## Task to complete
Write the data below out in full, exactly as it stands.

## Provided records
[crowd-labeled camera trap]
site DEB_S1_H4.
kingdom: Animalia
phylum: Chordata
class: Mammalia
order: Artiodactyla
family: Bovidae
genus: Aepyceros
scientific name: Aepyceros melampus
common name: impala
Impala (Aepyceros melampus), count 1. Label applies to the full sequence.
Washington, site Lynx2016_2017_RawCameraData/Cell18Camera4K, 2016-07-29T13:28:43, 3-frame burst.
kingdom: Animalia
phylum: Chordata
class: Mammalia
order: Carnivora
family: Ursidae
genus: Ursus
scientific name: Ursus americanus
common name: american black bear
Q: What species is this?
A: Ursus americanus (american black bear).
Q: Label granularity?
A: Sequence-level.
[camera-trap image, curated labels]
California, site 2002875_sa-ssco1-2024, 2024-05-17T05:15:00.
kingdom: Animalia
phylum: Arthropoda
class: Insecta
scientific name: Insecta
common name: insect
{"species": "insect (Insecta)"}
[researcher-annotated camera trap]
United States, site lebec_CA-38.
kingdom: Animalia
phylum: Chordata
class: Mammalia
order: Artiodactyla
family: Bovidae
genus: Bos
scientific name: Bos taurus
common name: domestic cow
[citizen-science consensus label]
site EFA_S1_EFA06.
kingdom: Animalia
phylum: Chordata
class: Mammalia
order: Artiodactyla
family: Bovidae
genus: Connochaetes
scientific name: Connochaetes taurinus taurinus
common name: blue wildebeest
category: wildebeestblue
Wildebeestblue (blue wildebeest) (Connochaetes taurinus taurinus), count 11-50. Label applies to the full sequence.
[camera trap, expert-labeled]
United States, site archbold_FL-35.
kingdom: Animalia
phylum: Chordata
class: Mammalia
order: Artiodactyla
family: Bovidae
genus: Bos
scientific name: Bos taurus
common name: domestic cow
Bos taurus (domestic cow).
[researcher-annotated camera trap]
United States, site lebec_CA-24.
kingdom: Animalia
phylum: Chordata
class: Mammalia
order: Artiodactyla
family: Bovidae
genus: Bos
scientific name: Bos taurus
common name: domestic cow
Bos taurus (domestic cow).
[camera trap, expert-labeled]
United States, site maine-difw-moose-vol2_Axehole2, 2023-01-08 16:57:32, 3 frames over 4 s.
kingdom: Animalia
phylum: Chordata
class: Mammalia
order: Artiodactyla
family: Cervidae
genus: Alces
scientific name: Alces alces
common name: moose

## Completed exercise
[crowd-labeled camera trap]
site DEB_S1_H4.
kingdom: Animalia
phylum: Chordata
class: Mammalia
order: Artiodactyla
family: Bovidae
genus: Aepyceros
scientific name: Aepyceros melampus
common name: impala
Impala (Aepyceros melampus), count 1. Label applies to the full sequence.
Washington, site Lynx2016_2017_RawCameraData/Cell18Camera4K, 2016-07-29T13:28:43, 3-frame burst.
kingdom: Animalia
phylum: Chordata
class: Mammalia
order: Carnivora
family: Ursidae
genus: Ursus
scientific name: Ursus americanus
common name: american black bear
Q: What species is this?
A: Ursus americanus (american black bear).
Q: Label granularity?
A: Sequence-level.
[camera-trap image, curated labels]
California, site 2002875_sa-ssco1-2024, 2024-05-17T05:15:00.
kingdom: Animalia
phylum: Arthropoda
class: Insecta
scientific name: Insecta
common name: insect
{"species": "insect (Insecta)"}
[researcher-annotated camera trap]
United States, site lebec_CA-38.
kingdom: Animalia
phylum: Chordata
class: Mammalia
order: Artiodactyla
family: Bovidae
genus: Bos
scientific name: Bos taurus
common name: domestic cow
[citizen-science consensus label]
site EFA_S1_EFA06.
kingdom: Animalia
phylum: Chordata
class: Mammalia
order: Artiodactyla
family: Bovidae
genus: Connochaetes
scientific name: Connochaetes taurinus taurinus
common name: blue wildebeest
category: wildebeestblue
Wildebeestblue (blue wildebeest) (Connochaetes taurinus taurinus), count 11-50. Label applies to the full sequence.
[camera trap, expert-labeled]
United States, site archbold_FL-35.
kingdom: Animalia
phylum: Chordata
class: Mammalia
order: Artiodactyla
family: Bovidae
genus: Bos
scientific name: Bos taurus
common name: domestic cow
Bos taurus (domestic cow).
[researcher-annotated camera trap]
United States, site lebec_CA-24.
kingdom: Animalia
phylum: Chordata
class: Mammalia
order: Artiodactyla
family: Bovidae
genus: Bos
scientific name: Bos taurus
common name: domestic cow
Bos taurus (domestic cow).
[camera trap, expert-labeled]
United States, site maine-difw-moose-vol2_Axehole2, 2023-01-08 16:57:32, 3 frames over 4 s.
kingdom: Animalia
phylum: Chordata
class: Mammalia
order: Artiodactyla
family: Cervidae
genus: Alces
scientific name: Alces alces
common name: moose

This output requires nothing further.